Golden Retrievers may suffer from Pnpl1-related inherited ichthyosis. Our study shows that in the stratum corneum (SC) of ichthyotic dogs, linoleic acid (LA) is also present in the form of 9-keto-octadecadienoic acid (9-KODE) instead of the acylacid form as in normal dogs. The fatty acids purified from SC strips (LA, acylacids) were characterized by liquid chromatography-tandem mass spectrometry (LC-MS) and atmospheric pressure chemical ionization (APCI). Electrospray ionization (ESI) and MS2(MS/MS Tandem mass spectrum/spectra)/M3 (MS/MS/MS Tandem mass spectrum/spectra) fragmentation indicated the positions of the double bonds in 9-KODE. We showed that ichthyotic dogs have a threefold lower LA content in the form of acylacids. The MS2 fragmentation of acyl acids showed in some peaks the presenceof an ion at the m/z 279, instead of an ion at m/z 293 which is characteristic of LA. The detected variant was identified upon MS3 fragmentation as 9-keto-octadecadienoic acid (9-KODE), and the level of this keto-derivative was increased in ichthyotic dogs. We showed by the APCI that such keto forms of LA are produced from hydroperoxy-octadecadienoic acids (HpODE) upon dehydration. In conclusion, the free form of 9-KODE was detected in ichthyotic SC up to fivefold as compared to unaffected dogs, and analyses by HPLC (High performance liquid chromatography) and ESI-MS (Electrospray Ionization-Mass Spectrometry) indicated its production via dehydration of native 9-HpODE.

# WORK INSTRUCTION A
From the ichthyosis passage, list every chemical compound it refers to by an abbreviation, and give the full name wherever the passage supplies one.
# WORK INSTRUCTION B
Extend the ichthyosis passage by writing what comes after its final sentence.
The stored-data lines have no role here.

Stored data
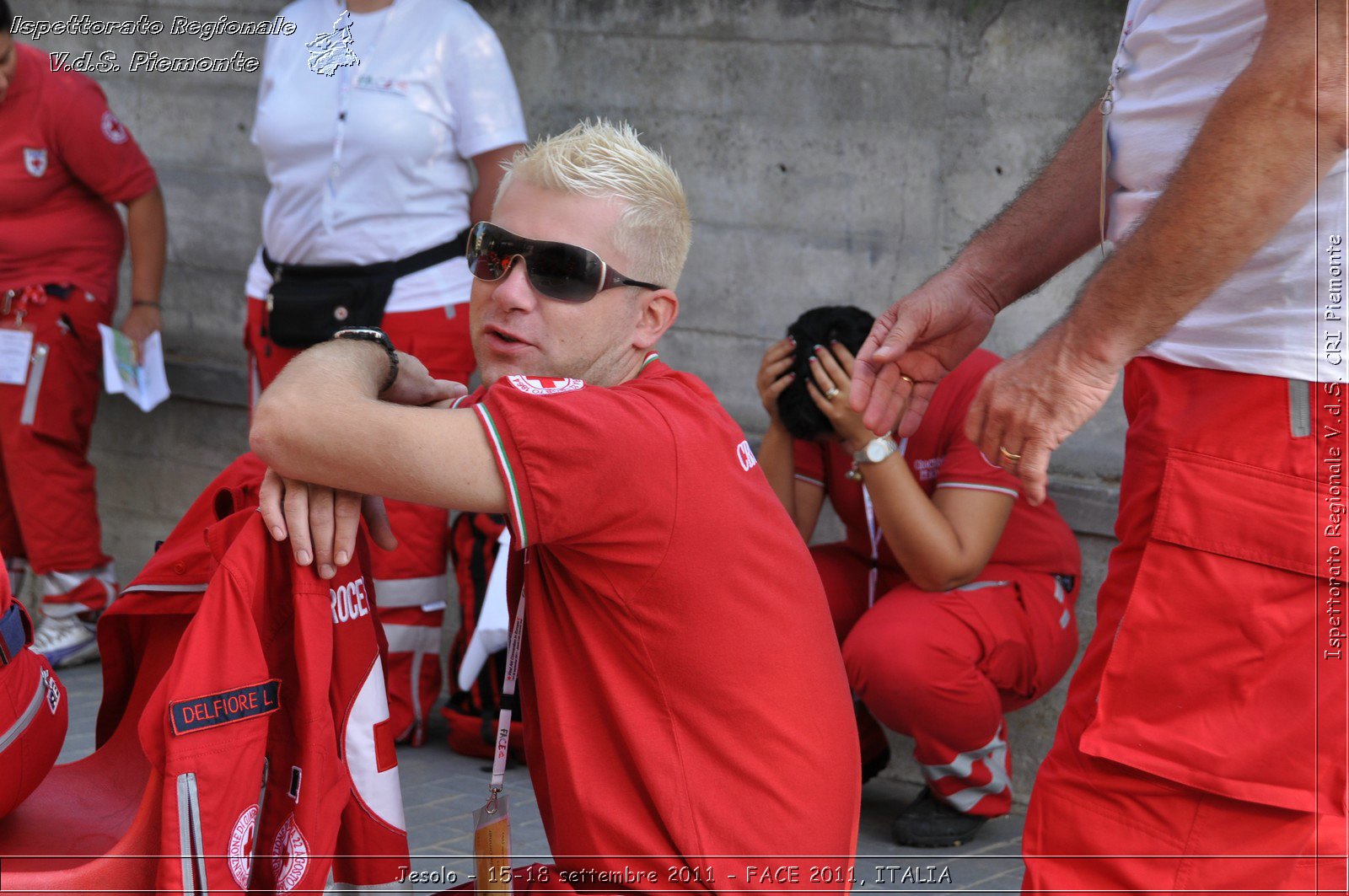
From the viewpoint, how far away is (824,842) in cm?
205

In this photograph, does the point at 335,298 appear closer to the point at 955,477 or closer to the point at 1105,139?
the point at 955,477

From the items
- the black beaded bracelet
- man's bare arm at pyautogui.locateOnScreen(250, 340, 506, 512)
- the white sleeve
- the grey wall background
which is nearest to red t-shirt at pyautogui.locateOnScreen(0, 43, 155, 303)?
the grey wall background

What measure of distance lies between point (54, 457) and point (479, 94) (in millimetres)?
2243

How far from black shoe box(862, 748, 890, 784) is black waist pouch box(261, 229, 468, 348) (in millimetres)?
1978

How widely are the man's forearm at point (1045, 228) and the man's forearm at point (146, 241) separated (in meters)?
4.04

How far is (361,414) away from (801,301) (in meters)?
3.14

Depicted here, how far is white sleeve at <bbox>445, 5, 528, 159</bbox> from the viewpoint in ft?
14.5

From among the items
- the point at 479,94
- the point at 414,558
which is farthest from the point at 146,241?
the point at 414,558

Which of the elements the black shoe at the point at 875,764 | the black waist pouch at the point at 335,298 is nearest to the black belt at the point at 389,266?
the black waist pouch at the point at 335,298

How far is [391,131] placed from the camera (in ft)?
14.3

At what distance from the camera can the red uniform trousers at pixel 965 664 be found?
3.69 m

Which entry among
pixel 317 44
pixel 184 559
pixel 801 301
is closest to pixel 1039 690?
pixel 801 301

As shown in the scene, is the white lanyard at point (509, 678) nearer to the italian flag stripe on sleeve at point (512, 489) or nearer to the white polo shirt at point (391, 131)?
the italian flag stripe on sleeve at point (512, 489)

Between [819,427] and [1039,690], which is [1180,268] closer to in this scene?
[819,427]
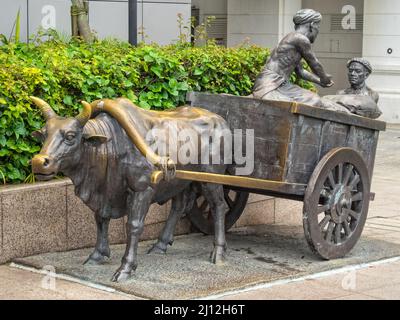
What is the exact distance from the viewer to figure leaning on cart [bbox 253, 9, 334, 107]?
854 centimetres

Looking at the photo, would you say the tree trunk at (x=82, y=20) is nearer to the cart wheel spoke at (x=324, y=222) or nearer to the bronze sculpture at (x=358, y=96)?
the bronze sculpture at (x=358, y=96)

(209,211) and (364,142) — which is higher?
(364,142)

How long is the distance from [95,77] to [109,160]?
149cm

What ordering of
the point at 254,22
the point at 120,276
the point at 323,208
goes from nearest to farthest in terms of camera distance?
the point at 120,276 → the point at 323,208 → the point at 254,22

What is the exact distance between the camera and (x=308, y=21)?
340 inches

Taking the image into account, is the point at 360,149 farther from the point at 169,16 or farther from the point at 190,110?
the point at 169,16

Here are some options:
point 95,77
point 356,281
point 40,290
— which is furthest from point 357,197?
point 40,290

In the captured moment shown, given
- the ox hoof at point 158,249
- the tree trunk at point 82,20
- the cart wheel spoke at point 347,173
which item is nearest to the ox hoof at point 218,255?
the ox hoof at point 158,249

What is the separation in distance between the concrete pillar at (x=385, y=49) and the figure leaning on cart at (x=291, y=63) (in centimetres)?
1199

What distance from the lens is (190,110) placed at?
827cm

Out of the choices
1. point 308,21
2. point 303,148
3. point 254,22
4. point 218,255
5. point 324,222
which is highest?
point 308,21

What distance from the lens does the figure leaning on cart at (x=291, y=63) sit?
8539 mm

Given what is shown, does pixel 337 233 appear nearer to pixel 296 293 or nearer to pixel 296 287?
pixel 296 287

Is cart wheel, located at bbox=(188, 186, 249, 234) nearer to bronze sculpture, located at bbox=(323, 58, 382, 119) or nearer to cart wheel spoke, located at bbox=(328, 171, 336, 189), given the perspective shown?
cart wheel spoke, located at bbox=(328, 171, 336, 189)
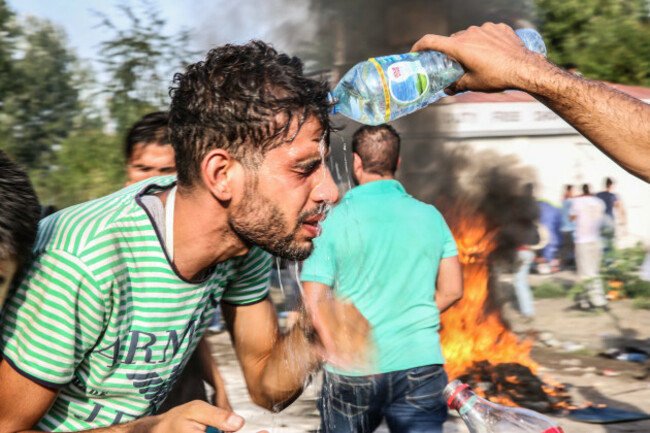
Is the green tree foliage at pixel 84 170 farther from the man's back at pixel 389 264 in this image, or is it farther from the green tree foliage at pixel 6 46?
the man's back at pixel 389 264

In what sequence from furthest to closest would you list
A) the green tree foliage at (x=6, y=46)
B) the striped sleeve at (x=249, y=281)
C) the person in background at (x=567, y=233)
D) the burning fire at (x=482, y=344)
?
the person in background at (x=567, y=233) → the green tree foliage at (x=6, y=46) → the burning fire at (x=482, y=344) → the striped sleeve at (x=249, y=281)

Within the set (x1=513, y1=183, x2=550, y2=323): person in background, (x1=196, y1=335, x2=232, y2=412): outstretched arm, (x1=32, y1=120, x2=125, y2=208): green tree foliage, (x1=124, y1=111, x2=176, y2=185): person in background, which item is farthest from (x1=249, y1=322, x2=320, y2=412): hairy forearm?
(x1=513, y1=183, x2=550, y2=323): person in background

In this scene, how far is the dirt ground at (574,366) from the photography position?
19.8 ft

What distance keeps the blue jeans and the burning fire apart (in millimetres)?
3198

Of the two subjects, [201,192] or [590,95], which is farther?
[201,192]

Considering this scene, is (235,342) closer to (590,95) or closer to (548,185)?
(590,95)

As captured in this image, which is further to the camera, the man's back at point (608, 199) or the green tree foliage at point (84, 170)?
the man's back at point (608, 199)

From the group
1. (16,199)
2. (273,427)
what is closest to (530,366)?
(273,427)

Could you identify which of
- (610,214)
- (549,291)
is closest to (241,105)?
(549,291)

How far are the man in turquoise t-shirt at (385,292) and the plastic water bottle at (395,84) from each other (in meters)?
0.74

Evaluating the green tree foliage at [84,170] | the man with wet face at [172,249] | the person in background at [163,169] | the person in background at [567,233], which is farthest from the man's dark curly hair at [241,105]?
the person in background at [567,233]

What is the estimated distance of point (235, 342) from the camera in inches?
105

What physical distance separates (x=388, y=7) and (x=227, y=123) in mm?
9110

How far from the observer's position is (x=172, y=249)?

# TASK RESULT A
- LA: linoleic acid
- 9-KODE: 9-keto-octadecadienoic acid
- HpODE: hydroperoxy-octadecadienoic acids
- 9-HpODE: no full name given

# TASK RESULT B
Keywords:

linoleic acid; stratum corneum; dogs; ichthyosis; hydroperoxide

1. Introduction

Linoleic acid is one of the two essential fatty acids for humans and other mammals, the second being alpha-linolenic acid. These fatty acids are an essential dietary requirement since they cannot be synthesized due to a lack of the desaturase enzymes required for their production. Linoleic acid (LA) C18:2 is necessary for the formation of an efficient cutaneous barrier, and a deficiency in linoleic acid supply from the diet leads to scaly skin and a high transepidermal water loss (TEWL) [1]. As shown in our recent study [2], LA is found in canine SC mainly as an ester to omega-hydroxy very long chain fatty acids (ω-OH-VLCFA) in acylacids [3] that form the fatty acid moieties of acylceramides [4]. The occurrence of the latter compounds in the epidermis is critical to ensure an optimal cutaneous barrier function [5].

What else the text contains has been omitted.